Some robots could now be mistaken for humans. A few of them have a head, two eyes, a mouth and a nose, but their abilities are still inferior to those of humans in many respects. Especially where it concerns their perception skills and capacity for independent navigation, robots still very often come up against their limitations. The essential questions every robot needs to solve are: Where am I? And what’s around me? “When you think about the use of robots under difficult conditions – on the assembly line or also in security-related environments – it’s precisely there that they need a deep understanding of their surroundings,” says Professor Dr.-Ing. Guillermo Gallego, professor of robotic interactive perception at TU Berlin and principal investigator at the Science of Intelligence (SCIoI) Cluster of Excellence.
This classic problem of robotics is also known as “simultaneous localization and mapping” (SLAM) and describes the difficulty caused by the fact that a mobile autonomous system needs both to have a detailed three-dimensional map of its surroundings and to know its exact location, often without having any prior knowledge.

## Data block
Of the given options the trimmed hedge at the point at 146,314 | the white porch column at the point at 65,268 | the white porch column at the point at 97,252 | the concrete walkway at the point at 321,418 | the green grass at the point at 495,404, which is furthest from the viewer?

## To do
A) In the passage on robot navigation, what name is given to the classic robotics problem it describes?
B) Summarize the passage on robot navigation in two sentences.
C) Write the next part of the passage on robot navigation, continuing from its last sentence.

## Numbered answers
A) Simultaneous localization and mapping (SLAM).

B) Although some robots now look human, their perception and independent navigation still fall short, so every robot must work out where it is and what surrounds it, which Guillermo Gallego of TU Berlin says matters most under difficult conditions like assembly lines or security settings. This problem, known as simultaneous localization and mapping (SLAM), requires a mobile autonomous system both to have a detailed three-dimensional map of its surroundings and to know its exact location, often without prior knowledge.

C)
Until now, this essential information has mostly been acquired by means of conventional cameras. Together with colleagues from the University of Hong Kong, Guillermo Gallego has developed a system that could overcome the limitations of conventional cameras and thereby open up completely new fields of application for autonomous robots. The goal of ESVO (event-based stereo visual odometry) is to enable the robot, which is equipped with two special cameras, to create a map of its surroundings and locate itself on this map – even if it is in motion.
“We use highly specialized, biologically inspired cameras, so-called neuromorphic cameras,” says Gallego. Their sensors are based on the human visual system, which is responsible, in particular, for rapid motion detection. These cameras, which are also known as event cameras, do not record their surroundings as conventional images, but work with pixels, each of which reacts extremely quickly and independently of other pixels to every change in light intensity and sends this information in the form of action potentials, also known as spikes. “Conventional cameras record approximately 100 images per second. With event cameras, each individual pixel reacts to a change in intensity within a microsecond and sends no signal at all other than that,” explains Gallego.
With ESVO, scientists have for the first time developed an algorithm that captures these spikes from two cameras, combines them with temporal information, and, working in parallel, creates a map of the surrounding area and calculates the position of the robot eyes within this map. “The decisive advantage of ESVO is that the algorithm is able to take advantage of the low latency, high time resolution and dynamic range of these special cameras and use them to solve the problem of stereo SLAM. For the first time, we can now also enable spatial orientation in difficult lighting conditions,” says the scientist.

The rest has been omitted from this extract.